After my tour of the town, I rode south along the river through villages that rarely see foreigners. I didn't stop for much other than photographic opportunities like a group of monks being invested into the community monastery.
Local fishermen catching the tiny riel fish from the shore using an ancient technique.
I was most interested in seeing the Buddha park somewhere south of the city. I drove down the highway, past numerous industrial parks making everything from cement to beer, until I found the bridge to Thailand. I knew the place was somewhere nearby. I found a train station (I didn't even know Laos had a train) then I discovered something with a wall and gate that looked like it could have been a park. It was closed, however. There was a narrow side gate that was open, so I drove the bike through and entered the lost world.

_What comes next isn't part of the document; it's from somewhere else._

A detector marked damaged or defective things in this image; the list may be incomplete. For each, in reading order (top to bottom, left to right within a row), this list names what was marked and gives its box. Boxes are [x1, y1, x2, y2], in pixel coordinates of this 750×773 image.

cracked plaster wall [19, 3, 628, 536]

This was not the Buddha park some sort of theme park that had long ago been abandoned. Little theme restaurants were scattered about large picnic grounds with cement cast tables and benches done in a rustic wooden motif. There were several buildings outfitted as traditional Laos dwellings, one for each of the major ethnic peoples, and the shell of a exhibition center that was suppose to represent a palace or ancient wat. It was all so very Laos. What I saw next really took me for a loop.
Seeing those statues, there was no doubt that I was not in the Buddha park. Although a bit corny looking, I have to admit that the work was pretty impressive. That monster on the right was a good four meters tall.

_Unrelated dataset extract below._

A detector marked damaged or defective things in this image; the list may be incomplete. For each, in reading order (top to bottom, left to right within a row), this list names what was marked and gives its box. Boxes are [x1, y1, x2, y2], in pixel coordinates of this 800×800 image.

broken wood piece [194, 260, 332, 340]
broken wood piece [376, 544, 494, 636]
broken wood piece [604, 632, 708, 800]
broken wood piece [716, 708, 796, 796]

The park had a pretty heavy investment in it, obviously, but I never learned what happened. I never found the Buddha park, either, but my lost world was plenty interesting.
Back in the city, I decided to spend one more night. The thing to do in the evening is grab some supper on the river and watch the sun go down on Thailand. There are a dozens of little outdoor restaurants on the Mekong bank. They all have the same view so you base your choice on what they've got cooking. I placed my order and stretched out on the bamboo mats.
The next morning, I did manage to get a nice shot of the presidential palace.
Vientiane is a nice spot for lounging, but there's a much better place just north of the city. I made plans to leave for Vang Vieng that afternoon.